In any case, Elon said that humans driving with FSD on now have to actually disengage it to check their messages or emails, so they'd welcome the launch of unsupervised FSD, even owners of older Teslas that will be upgraded to a HW4 computer for free if they bought FSD. "We're in this perverse situation where people will turn the car off autopilot, so the computer doesn't yell at them, check the text messages while steering the car with their knee and not looking out the window," explained Musk.
Asked when does he expect unsupervised FSD to roll out en masse after the Austin pilot in June, Elon said that the US will be on track for the feature this year, then China and Europe should follow by the end of 2026.

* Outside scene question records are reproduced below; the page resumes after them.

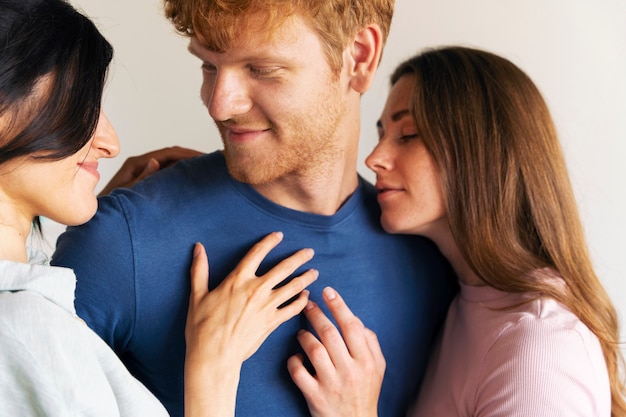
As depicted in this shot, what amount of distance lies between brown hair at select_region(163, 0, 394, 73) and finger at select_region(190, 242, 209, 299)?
350 mm

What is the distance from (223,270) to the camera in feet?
4.45

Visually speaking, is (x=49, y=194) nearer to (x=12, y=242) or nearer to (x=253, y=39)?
(x=12, y=242)

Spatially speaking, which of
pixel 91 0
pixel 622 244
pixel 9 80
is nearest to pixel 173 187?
pixel 9 80

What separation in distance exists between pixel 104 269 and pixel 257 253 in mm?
262

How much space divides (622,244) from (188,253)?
52.4 inches

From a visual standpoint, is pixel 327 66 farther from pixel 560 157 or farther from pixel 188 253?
pixel 560 157

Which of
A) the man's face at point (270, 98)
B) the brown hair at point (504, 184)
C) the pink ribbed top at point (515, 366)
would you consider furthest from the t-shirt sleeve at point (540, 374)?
the man's face at point (270, 98)

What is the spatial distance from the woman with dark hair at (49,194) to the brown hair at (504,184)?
2.22 feet

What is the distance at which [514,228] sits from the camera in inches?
59.9

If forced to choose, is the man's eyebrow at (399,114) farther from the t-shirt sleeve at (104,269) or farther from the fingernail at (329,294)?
the t-shirt sleeve at (104,269)

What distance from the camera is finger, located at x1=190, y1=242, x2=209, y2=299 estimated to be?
1.29 m

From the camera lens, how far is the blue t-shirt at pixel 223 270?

In Europe the challenges are mostly regulatory, he explained, as the Commission's bodies meet to decide on such features at certain intervals, while in China it is largely geopolitics and the complex local road rules that are an obstacle.
Then in China, which is a gigantic market, we do have some challenges because they weren't, currently allow us to transfer training video outside of China. And then the US government wouldn't let us do training in China. So we're in a bit of a bind there. So like, bit of a quandary. So we are already solving then is by literally looking at videos of streets in China that are available on the Internet to understand and then feeding that into our video training so that publicly available video of street signs and traffic rules in China can be used for training and then also putting it in a very accurate simulator. And so it will train using SIM for bus lanes in China. Like bus lanes in China, by the way, were about the biggest challenges in making FSD work in China is the bus lanes are very complicated. And there's like literally like hours of the day that you're allowed to be there and not be there. And then if you accidentally go in that bus lane at the wrong time, you get an automatic ticket instantly. So, it's kind of a big deal, bus lanes in China. So we're going to put that into our simulator, train on that. The car has to know what time of day it is, read the sign. Anyway, we'll get this solved.
While in China Tesla has a lot of competition coming up with their own driver-assist solutions that let their cars visit battery swap stations and change their packs themselves, for instance, or even already operating robotaxis there, Europe and the US will be prime for the unsupervised FSD taking.
Whether that will translate into the breathtaking earnings from the self-driving technology that Elon has been predicting for Tesla and the owners of its cars for years now, remains to be seen.